──────── Data records

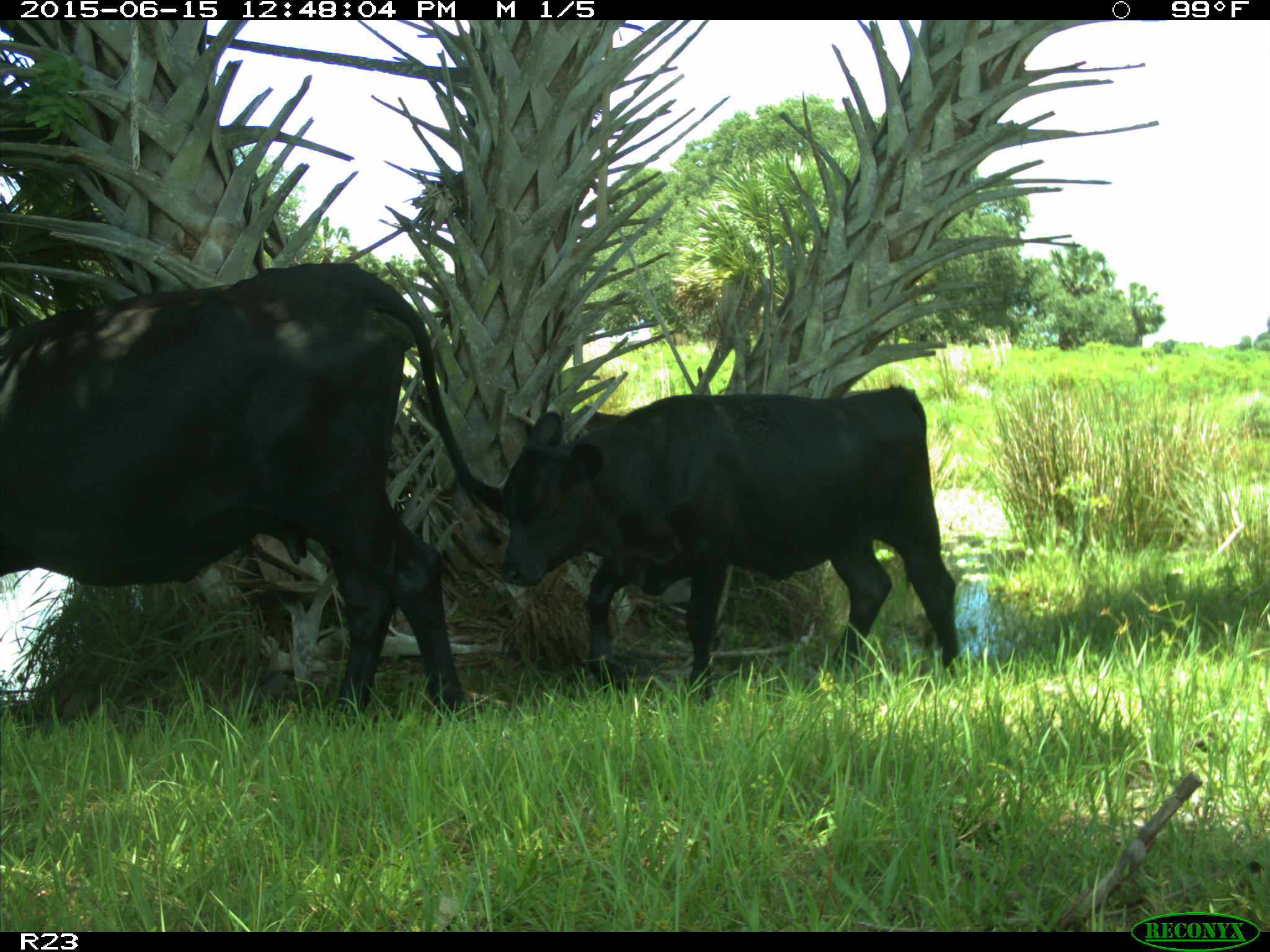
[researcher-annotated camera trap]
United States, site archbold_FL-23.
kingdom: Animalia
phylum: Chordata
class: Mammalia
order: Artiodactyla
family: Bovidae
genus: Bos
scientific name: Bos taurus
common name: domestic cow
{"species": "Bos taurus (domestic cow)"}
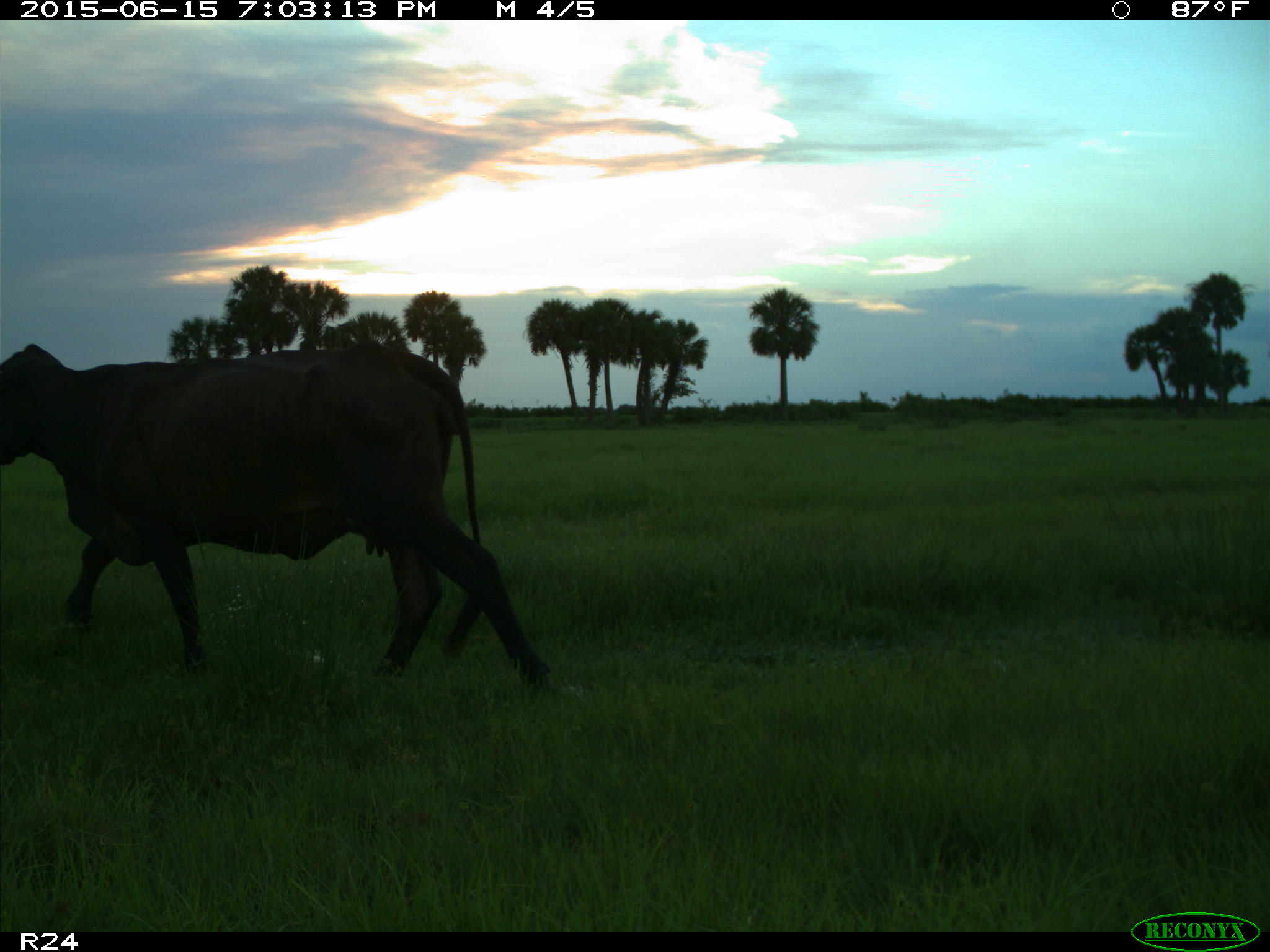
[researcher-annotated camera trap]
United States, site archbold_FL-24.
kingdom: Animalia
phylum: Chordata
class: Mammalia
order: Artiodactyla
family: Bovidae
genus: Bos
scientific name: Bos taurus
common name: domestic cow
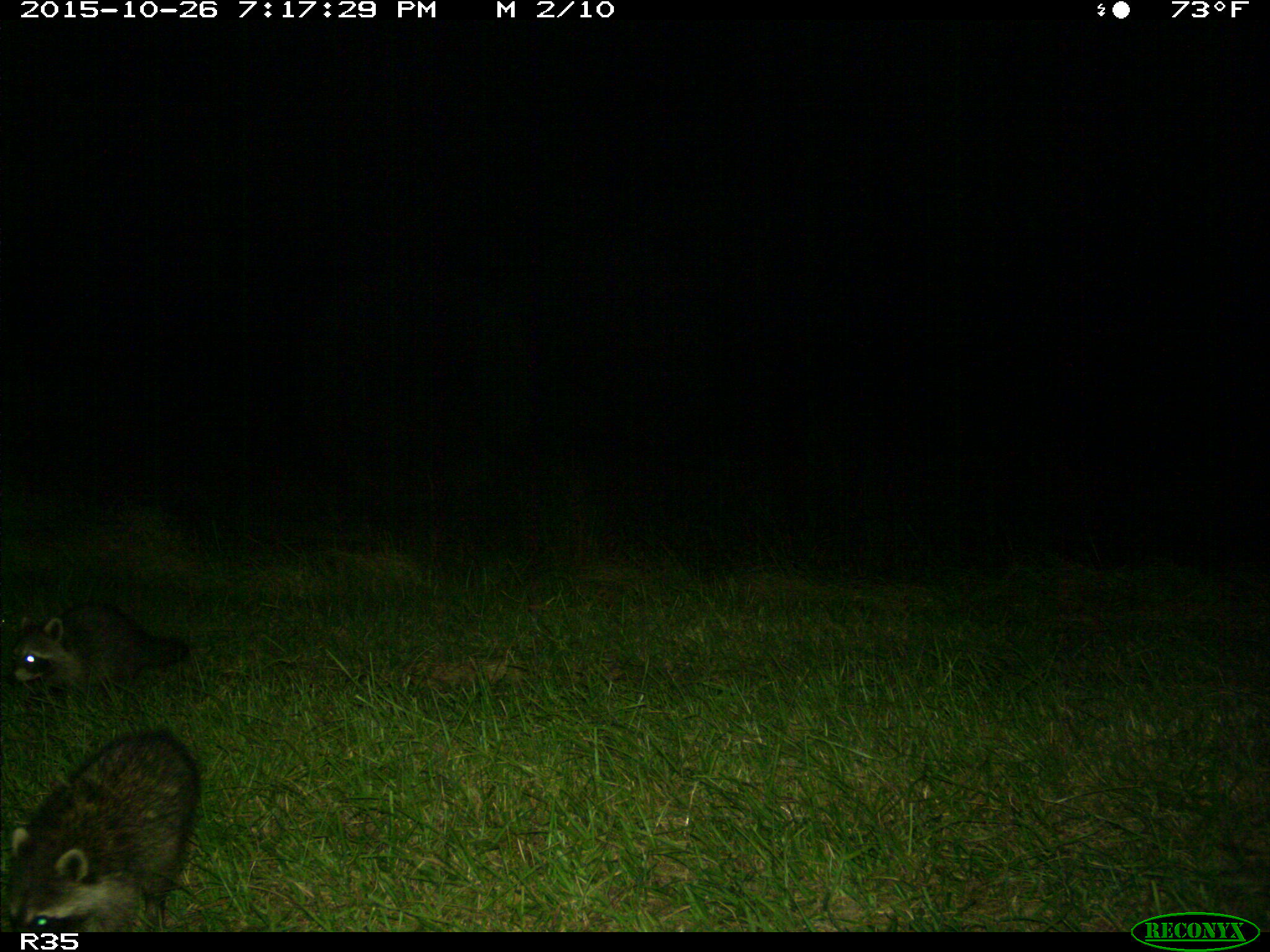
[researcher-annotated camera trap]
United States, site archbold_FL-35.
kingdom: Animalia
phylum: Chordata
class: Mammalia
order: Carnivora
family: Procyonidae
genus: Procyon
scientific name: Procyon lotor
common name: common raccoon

────────────────

> **Requirement**
Your copy should match the data exactly, apart from the images, which are dropped.

> **Finished task**
[researcher-annotated camera trap]
United States, site archbold_FL-23.
kingdom: Animalia
phylum: Chordata
class: Mammalia
order: Artiodactyla
family: Bovidae
genus: Bos
scientific name: Bos taurus
common name: domestic cow
{"species": "Bos taurus (domestic cow)"}
[researcher-annotated camera trap]
United States, site archbold_FL-24.
kingdom: Animalia
phylum: Chordata
class: Mammalia
order: Artiodactyla
family: Bovidae
genus: Bos
scientific name: Bos taurus
common name: domestic cow
[researcher-annotated camera trap]
United States, site archbold_FL-35.
kingdom: Animalia
phylum: Chordata
class: Mammalia
order: Carnivora
family: Procyonidae
genus: Procyon
scientific name: Procyon lotor
common name: common raccoon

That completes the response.